Mas de ser uma administração voltada realmente  aos interesses da população feirense.

Possuímos algumas informações que por questões de ética e definição profissional, nos falta alguns elementos necessários à sua divulgação, caso sejam questionadas.

Não foi nenhuma surpresa a indicação do ortopedista, Marcelo Brito, que foi sócio do HTO para assumir o cargo.

 Marcelo Brito é um ferrenho defensor da medicina mercantilista e quando atuava no HTO teve sérios problemas com a Secretaria de Saúde do município.

É um perfil que combina com os interesses do prefeito Colbet Filho, que vai sepultar definitivamente qualquer ação relacionada com a Pityocampa.

A possibilidade da comercialização de vacina contra o coronavírus na rede particular em Feira de Santana deve ganhar um reforço considerável. As razões, deduzam.

Todos já devem saber que o registro definitivo concedido pela Agência Nacional de Vigilância Sanitária (Anvisa) à vacina da Pfizer contra a Covid, permite a importação da vacina para o Brasil.

Essa medida autoriza, também, que clínicas privadas comprem a vacina e a comercializem.

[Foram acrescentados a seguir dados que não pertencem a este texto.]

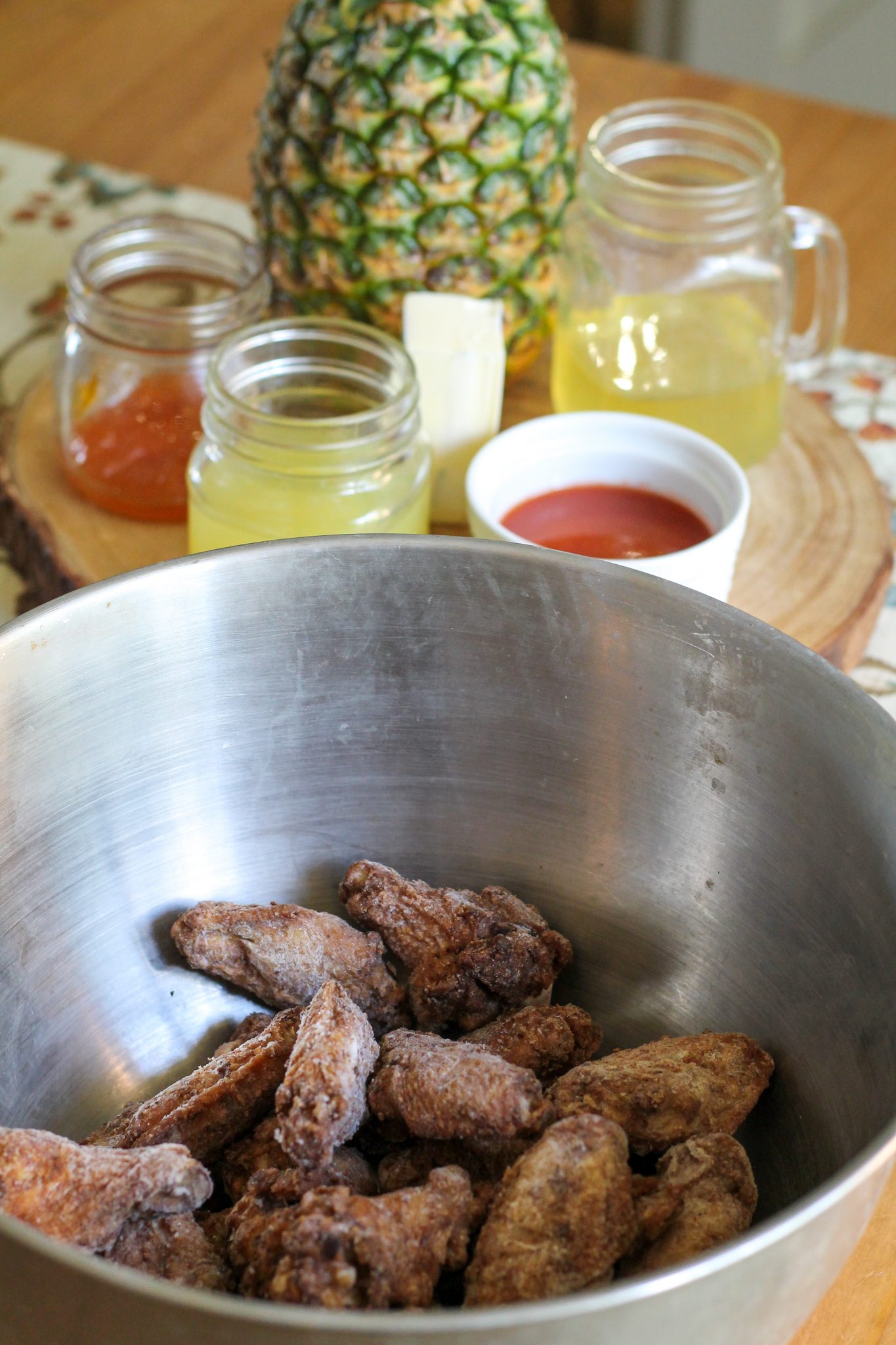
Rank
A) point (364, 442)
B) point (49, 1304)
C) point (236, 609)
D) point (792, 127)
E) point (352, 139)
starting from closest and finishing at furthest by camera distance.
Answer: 1. point (49, 1304)
2. point (236, 609)
3. point (364, 442)
4. point (352, 139)
5. point (792, 127)

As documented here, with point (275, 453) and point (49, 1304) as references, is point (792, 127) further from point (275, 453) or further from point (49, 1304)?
point (49, 1304)

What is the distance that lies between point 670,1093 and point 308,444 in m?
0.44

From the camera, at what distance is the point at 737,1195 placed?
562 millimetres

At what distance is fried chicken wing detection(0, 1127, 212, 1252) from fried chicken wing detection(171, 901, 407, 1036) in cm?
12

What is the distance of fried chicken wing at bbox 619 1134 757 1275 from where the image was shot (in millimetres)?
530

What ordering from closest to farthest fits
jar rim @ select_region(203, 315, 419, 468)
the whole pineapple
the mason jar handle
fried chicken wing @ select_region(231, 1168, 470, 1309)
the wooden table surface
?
fried chicken wing @ select_region(231, 1168, 470, 1309), jar rim @ select_region(203, 315, 419, 468), the whole pineapple, the mason jar handle, the wooden table surface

“Do ponto de vista legal, a única exigência para uma empresa comprar e comercializar um produto de saúde no Brasil é que ele seja registrado na Anvisa. Isso é o que está na lei”.

Então o que falta?

Se o Estado brasileiro pode usar quaisquer vacinas que sejam compradas pela iniciativa privada para vacinar as pessoas pelo SUS, desde que indenize a rede privada pelas vacinas requisitadas, falta muito pouco para que o governo federal libere essa condição sob as mais diversas alegações.

Alguém duvida que o governo Colbert Filho não esteja trabalhando nesse sentido.

“Há mais coisas entre o céu e a terra do que pode imaginar nossa vã filosofia.”